== Source material ==
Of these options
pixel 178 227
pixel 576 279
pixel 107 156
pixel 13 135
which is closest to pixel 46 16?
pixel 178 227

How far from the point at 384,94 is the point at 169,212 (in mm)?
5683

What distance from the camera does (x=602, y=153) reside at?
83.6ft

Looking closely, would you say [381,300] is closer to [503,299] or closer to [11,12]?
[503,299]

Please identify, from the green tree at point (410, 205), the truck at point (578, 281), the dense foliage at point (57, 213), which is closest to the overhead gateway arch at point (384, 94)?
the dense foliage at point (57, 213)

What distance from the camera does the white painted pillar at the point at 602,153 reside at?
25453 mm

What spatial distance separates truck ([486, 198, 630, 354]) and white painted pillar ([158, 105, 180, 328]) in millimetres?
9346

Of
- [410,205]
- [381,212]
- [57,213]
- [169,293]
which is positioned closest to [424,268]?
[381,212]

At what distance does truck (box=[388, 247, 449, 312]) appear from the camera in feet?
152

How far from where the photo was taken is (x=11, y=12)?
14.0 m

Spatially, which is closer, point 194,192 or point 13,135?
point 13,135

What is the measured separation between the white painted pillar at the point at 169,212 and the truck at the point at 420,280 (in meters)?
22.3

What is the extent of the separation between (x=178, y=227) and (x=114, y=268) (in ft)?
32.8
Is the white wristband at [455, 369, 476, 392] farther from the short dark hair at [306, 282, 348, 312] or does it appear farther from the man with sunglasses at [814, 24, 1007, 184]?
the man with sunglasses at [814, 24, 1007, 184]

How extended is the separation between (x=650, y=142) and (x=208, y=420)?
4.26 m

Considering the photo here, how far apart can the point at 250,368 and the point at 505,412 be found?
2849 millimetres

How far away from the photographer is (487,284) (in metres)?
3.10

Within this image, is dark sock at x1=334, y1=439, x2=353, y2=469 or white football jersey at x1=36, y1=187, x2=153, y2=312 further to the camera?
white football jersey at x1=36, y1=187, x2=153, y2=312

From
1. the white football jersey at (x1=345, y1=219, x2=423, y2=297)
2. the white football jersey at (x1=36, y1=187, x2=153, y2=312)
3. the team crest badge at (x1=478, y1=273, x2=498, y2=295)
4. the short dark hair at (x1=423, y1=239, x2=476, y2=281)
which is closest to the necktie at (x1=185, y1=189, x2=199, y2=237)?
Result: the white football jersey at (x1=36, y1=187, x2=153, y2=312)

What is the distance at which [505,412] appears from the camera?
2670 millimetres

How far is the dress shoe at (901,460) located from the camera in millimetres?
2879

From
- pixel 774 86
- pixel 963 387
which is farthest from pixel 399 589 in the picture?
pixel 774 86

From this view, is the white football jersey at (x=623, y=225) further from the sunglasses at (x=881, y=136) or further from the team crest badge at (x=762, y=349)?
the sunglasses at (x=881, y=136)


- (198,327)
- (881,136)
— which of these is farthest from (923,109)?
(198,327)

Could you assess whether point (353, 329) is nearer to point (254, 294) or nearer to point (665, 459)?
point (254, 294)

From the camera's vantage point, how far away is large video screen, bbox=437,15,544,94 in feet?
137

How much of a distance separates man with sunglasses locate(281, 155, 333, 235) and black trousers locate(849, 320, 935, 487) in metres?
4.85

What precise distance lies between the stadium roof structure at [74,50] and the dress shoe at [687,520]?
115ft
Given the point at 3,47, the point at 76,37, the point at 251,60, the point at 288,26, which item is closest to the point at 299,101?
===
Task directions
Go through the records above and set each one down exactly, please.

Full answer
Of these options
pixel 178 227
pixel 576 279
pixel 107 156
pixel 13 135
which is closest to pixel 46 16?
pixel 178 227

How far from the point at 384,94 is the point at 169,212 (in mm)?
5683

What distance from the camera does (x=602, y=153) reside at?
83.6ft

Looking closely, would you say [381,300] is closer to [503,299] or closer to [11,12]?
[503,299]

Please identify, from the green tree at point (410, 205), the truck at point (578, 281), the dense foliage at point (57, 213), which is closest to the overhead gateway arch at point (384, 94)?
the dense foliage at point (57, 213)

What distance from the camera does the white painted pillar at the point at 602,153 reside at?
25453 mm

What spatial distance separates truck ([486, 198, 630, 354]) and white painted pillar ([158, 105, 180, 328]) in millimetres?
9346

Of
- [410,205]
- [381,212]
- [57,213]
- [169,293]
which is positioned closest to [424,268]?
[381,212]

At what distance does truck (box=[388, 247, 449, 312]) appear from the camera in feet?
152

How far from where the photo was taken is (x=11, y=12)?
14.0 m

Spatially, which is closer, point 194,192 or point 13,135?
point 13,135

What is the measured separation between the white painted pillar at the point at 169,212 and the truck at the point at 420,280 (in meters)?
22.3

What is the extent of the separation between (x=178, y=227) and (x=114, y=268) (in ft)?
32.8
Is the white wristband at [455, 369, 476, 392] farther from the short dark hair at [306, 282, 348, 312] or does it appear farther from the man with sunglasses at [814, 24, 1007, 184]?
the man with sunglasses at [814, 24, 1007, 184]

How extended is the separation between (x=650, y=142) and (x=208, y=420)?
4.26 m

Considering the photo here, how far apart can the point at 250,368 and the point at 505,412 be found?
2849 millimetres

How far away from the photographer is (487,284) (in metres)?
3.10

Within this image, is dark sock at x1=334, y1=439, x2=353, y2=469 or white football jersey at x1=36, y1=187, x2=153, y2=312 further to the camera?
white football jersey at x1=36, y1=187, x2=153, y2=312

From
1. the white football jersey at (x1=345, y1=219, x2=423, y2=297)
2. the white football jersey at (x1=36, y1=187, x2=153, y2=312)
3. the team crest badge at (x1=478, y1=273, x2=498, y2=295)
4. the short dark hair at (x1=423, y1=239, x2=476, y2=281)
which is closest to the necktie at (x1=185, y1=189, x2=199, y2=237)?
Result: the white football jersey at (x1=36, y1=187, x2=153, y2=312)

What is the distance at which [505,412] appears from the camera?
2670 millimetres

How far is the dress shoe at (901,460) located from the camera in millimetres?
2879

From
- pixel 774 86
- pixel 963 387
which is farthest from pixel 399 589 in the picture?
pixel 774 86

From this view, is the white football jersey at (x=623, y=225) further from the sunglasses at (x=881, y=136) or further from the team crest badge at (x=762, y=349)?
the sunglasses at (x=881, y=136)


- (198,327)
- (881,136)
— which of these is farthest from (923,109)?
(198,327)

Could you assess whether point (353, 329) is nearer to point (254, 294) or nearer to point (665, 459)?
point (254, 294)

From the camera's vantage point, how far away is large video screen, bbox=437,15,544,94 in feet?
137

How much of a distance separates man with sunglasses locate(281, 155, 333, 235) and black trousers locate(849, 320, 935, 487) in metres?
4.85

What precise distance lies between the stadium roof structure at [74,50] and the dress shoe at [687,520]?
115ft
Given the point at 3,47, the point at 76,37, the point at 251,60, the point at 288,26, which item is closest to the point at 299,101?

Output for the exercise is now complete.